RECORDS SHOWN:
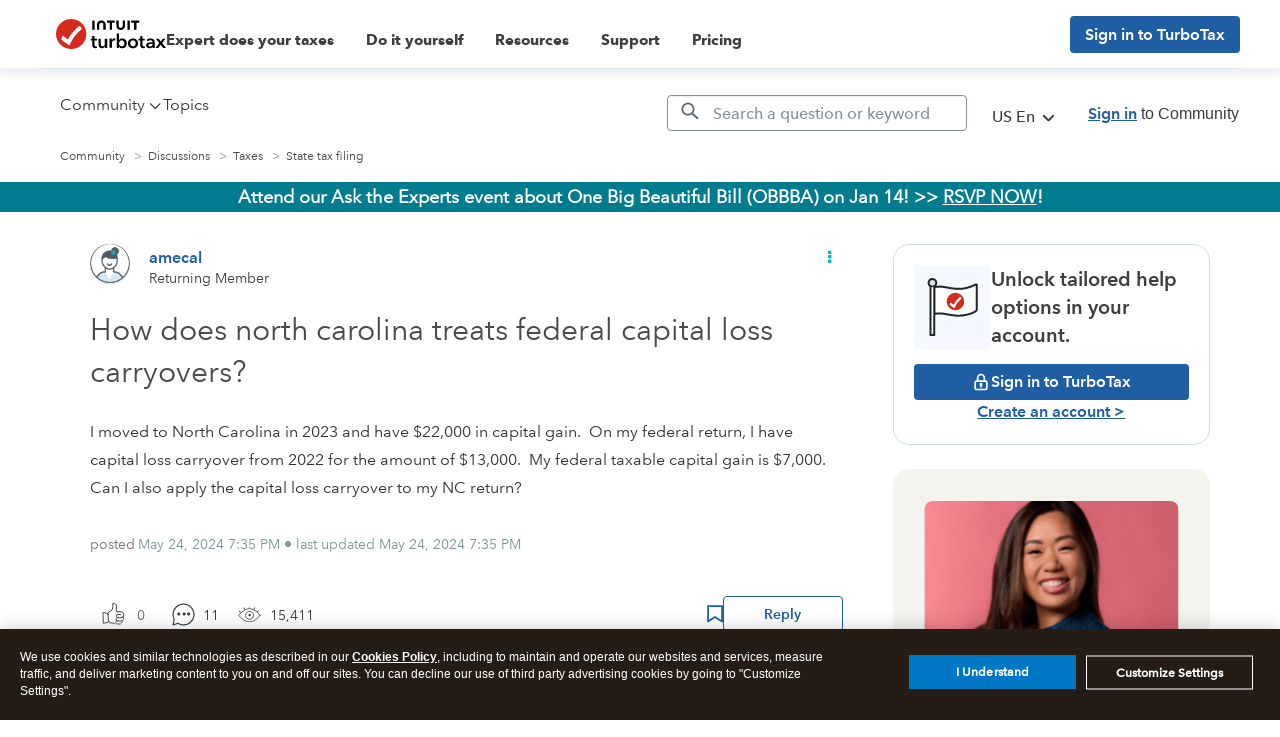

--- FILE ---
content_type: text/html; charset=utf-8
request_url: https://app.leadsrx.com/visitor.php?acctTag=hktywn83008&tz=0&ref=&u=https%3A%2F%2Fttlc.intuit.com%2Fcommunity%2Fstate-taxes%2Fdiscussion%2Fre-how-does-north-carolina-treats-federal-capital-loss-carryovers%2F01%2F3364161%2Fhighlight%2Ftrue&t=Re%3A%20How%20does%20north%20carolina%20treats%20federal%20capital%20loss%20carryovers%3F&lc=null&anon=1&vin=null
body_size: 216
content:
{"visitorID":3377702430486797,"errCode":"ok","leadSuccesses":[],"hubs":[],"lastTouch":"direct"}

--- FILE ---
content_type: image/svg+xml
request_url: https://ttlc.intuit.com/community/s/html/assets/icn_federal_taxes.svg
body_size: 1630
content:
<svg width="34" height="40" viewBox="0 0 34 40" fill="none" xmlns="http://www.w3.org/2000/svg">
<g id="icn federal taxes">
<path id="Vector 97" d="M2.60352 36.3334L1.10352 38.6668H32.4368L30.6368 36.3334H29.6702V33.3334L29.0702 32.3334V21.0001H29.9702H31.4368V19.0001L30.1035 18.3334H28.7702C28.1933 15.5224 27.2982 14.0852 25.1035 11.6668C18.87 8.06279 14.772 7.94952 8.77018 11.6668C6.29795 13.9768 5.47973 15.455 4.77018 18.3334H4.10352L2.77018 19.3334V21.0001H5.07018V32.3334L4.47018 33.3334V36.3334H2.60352Z" fill="white"/>
<path id="flag" fill-rule="evenodd" clip-rule="evenodd" d="M25.2611 2.42321V6.13141C25.2611 6.33742 25.1718 6.57196 24.9768 6.64359C21.1353 8.05841 20.6139 4.74004 17.085 6.48448V1.65622C20.4856 -0.0127859 21.1026 3.05519 24.6523 1.94273C24.985 1.83497 25.2611 2.07775 25.2611 2.42321Z" fill="#F7576C"/>
<path id="Stroke 3" d="M27.3593 16.0287C25.7828 12.4058 22.1488 9.87737 17.9354 9.57557C17.6698 9.55227 17.3886 9.5412 17.0843 9.5412C12.5298 9.5412 8.49723 12.1404 6.80361 16.0289C6.55478 16.6003 6.36068 17.187 6.22517 17.7816H27.9396C27.7994 17.1731 27.6057 16.5875 27.3593 16.0287ZM4.73926 19.0494L4.84507 18.3234C4.98454 17.3665 5.25774 16.4243 5.65182 15.5193C7.54804 11.1657 12.0353 8.27344 17.0843 8.27344C17.4233 8.27344 17.7406 8.28593 18.0345 8.3118C22.6991 8.64582 26.7451 11.4609 28.51 15.5166C28.8347 16.2529 29.0785 17.0318 29.2402 17.8465C29.2736 18.0211 29.3008 18.1751 29.3228 18.3187L29.4349 19.0494H4.73926Z" fill="#21262A"/>
<path id="Stroke 5" d="M21.3502 15.8969C20.6434 12.2881 19.0568 9.83484 17.3723 9.56643C17.2855 9.54951 17.1905 9.5412 17.0842 9.5412C15.3154 9.5412 13.572 12.0383 12.8157 15.8969C12.6957 16.5096 12.6029 17.1407 12.5396 17.7816H21.6273C21.5617 17.1263 21.4691 16.496 21.3502 15.8969ZM11.1846 19.0494L11.229 18.3736C11.2899 17.4463 11.4092 16.5317 11.5816 15.6513C12.4408 11.268 14.5316 8.27344 17.0842 8.27344C17.2673 8.27344 17.4416 8.28869 17.5898 8.31796C19.9174 8.68833 21.7866 11.5783 22.5839 15.6498C22.7261 16.3664 22.8328 17.1232 22.9033 17.9125C22.9191 18.0982 22.9302 18.238 22.9393 18.3721L22.9855 19.0494H11.1846Z" fill="#21262A"/>
<path id="Stroke 7" d="M30.9211 20.317V19.6831C30.9211 19.3334 30.6391 19.0493 30.2921 19.0493H3.87703C3.53004 19.0493 3.2481 19.3334 3.2481 19.6831V20.317H30.9211ZM32.1789 19.6831V20.9509C32.1789 21.301 31.8973 21.5848 31.55 21.5848H2.61917C2.27182 21.5848 1.99023 21.301 1.99023 20.9509V19.6831C1.99023 18.6332 2.83534 17.7815 3.87703 17.7815H30.2921C31.3338 17.7815 32.1789 18.6332 32.1789 19.6831Z" fill="#21262A"/>
<path id="Stroke 9" d="M16.4561 1.30063V8.90719C16.4561 9.25727 16.7376 9.54107 17.085 9.54107C17.4323 9.54107 17.7139 9.25727 17.7139 8.90719V1.30063C17.7139 0.950546 17.4323 0.666748 17.085 0.666748C16.7376 0.666748 16.4561 0.950546 16.4561 1.30063Z" fill="#21262A"/>
<path id="Stroke 11" d="M8.27944 21.5847V32.3606H9.53731V20.3169H4.50586V32.3606H5.76372V21.5847H8.27944Z" fill="#21262A"/>
<path id="Stroke 13" d="M2.61917 36.798H30.921C31.2684 36.798 31.55 36.5142 31.55 36.1642C31.55 35.8141 31.2684 35.5303 30.921 35.5303H2.61917C2.27182 35.5303 1.99023 35.8141 1.99023 36.1642C1.99023 36.5142 2.27182 36.798 2.61917 36.798Z" fill="#21262A"/>
<path id="Stroke 15" d="M0.732446 39.3334H32.8079C33.1553 39.3334 33.4369 39.0496 33.4369 38.6996C33.4369 38.3495 33.1553 38.0657 32.8079 38.0657H0.732446C0.385098 38.0657 0.103516 38.3495 0.103516 38.6996C0.103516 39.0496 0.385098 39.3334 0.732446 39.3334Z" fill="#21262A"/>
<path id="Fill 17" fill-rule="evenodd" clip-rule="evenodd" d="M9.53711 35.5301H14.5686V21.5847H9.53711V35.5301Z" fill="#DFDFD8"/>
<path id="Fill 19" fill-rule="evenodd" clip-rule="evenodd" d="M19.6006 35.5301H24.632V21.5847H19.6006V35.5301Z" fill="#DFDFD8"/>
<path id="Stroke 20" d="M8.9084 31.7268C9.60292 31.7268 10.1663 32.2946 10.1663 32.9946V36.7978H3.87695V32.9946C3.87695 32.2946 4.4403 31.7268 5.13481 31.7268H8.9084ZM8.9084 35.5301V32.9946H5.13481V35.5301H8.9084Z" fill="#21262A"/>
<path id="Stroke 21" d="M15.8272 21.5847H18.3429V32.3606H19.6008V20.3169H14.5693V32.3606H15.8272V21.5847Z" fill="#21262A"/>
<path id="Stroke 22" d="M18.9719 31.7268C19.6664 31.7268 20.2297 32.2946 20.2297 32.9946V36.7978H13.9404V32.9946C13.9404 32.2946 14.5038 31.7268 15.1983 31.7268H18.9719ZM18.9719 35.5301V32.9946H15.1983V35.5301H18.9719Z" fill="#21262A"/>
<path id="Stroke 23" d="M28.4054 21.5847V32.3606H29.6633V20.3169H24.6318V32.3606H25.8897V21.5847H28.4054Z" fill="#21262A"/>
<path id="Stroke 24" d="M29.0344 31.7268C29.7289 31.7268 30.2922 32.2946 30.2922 32.9946V36.7978H24.0029V32.9946C24.0029 32.2946 24.5663 31.7268 25.2608 31.7268H29.0344ZM29.0344 35.5301V32.9946H25.2608V35.5301H29.0344Z" fill="#21262A"/>
</g>
</svg>


--- FILE ---
content_type: application/javascript;charset=iso-8859-1
request_url: https://fid.agkn.com/f?apiKey=2843367925&1pc=5d590545-4e17-49d7-aa16-bce69f6cb619&i4=18.118.78.191
body_size: 189
content:
{ "TruAudienceID" : "E1:2IytuKNyvvEL6LTtN0ItEJkNFqh5VHY5xxTKpeQsX2ngGzeXle2c4lB-XPrHIo16rnSez9eHivKzxnqak70WMqxKu7sJSgidw_U9v6FhBFG-MQDxdP5jKxz2otam9S7d", "fid_status" : "", "L0" : "", "L1" : "", "L2" : "", "L3" : "", "a":"000" }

WORK REQUEST: Take every line above that includes "intuit" and list it.

THE ANSWER:
request_url: https://app.leadsrx.com/visitor.php?acctTag=hktywn83008&tz=0&ref=&u=https%3A%2F%2Fttlc.intuit.com%2Fcommunity%2Fstate-taxes%2Fdiscussion%2Fre-how-does-north-carolina-treats-federal-capital-loss-carryovers%2F01%2F3364161%2Fhighlight%2Ftrue&t=Re%3A%20How%20does%20north%20carolina%20treats%20federal%20capital%20loss%20carryovers%3F&lc=null&anon=1&vin=null
request_url: https://ttlc.intuit.com/community/s/html/assets/icn_federal_taxes.svg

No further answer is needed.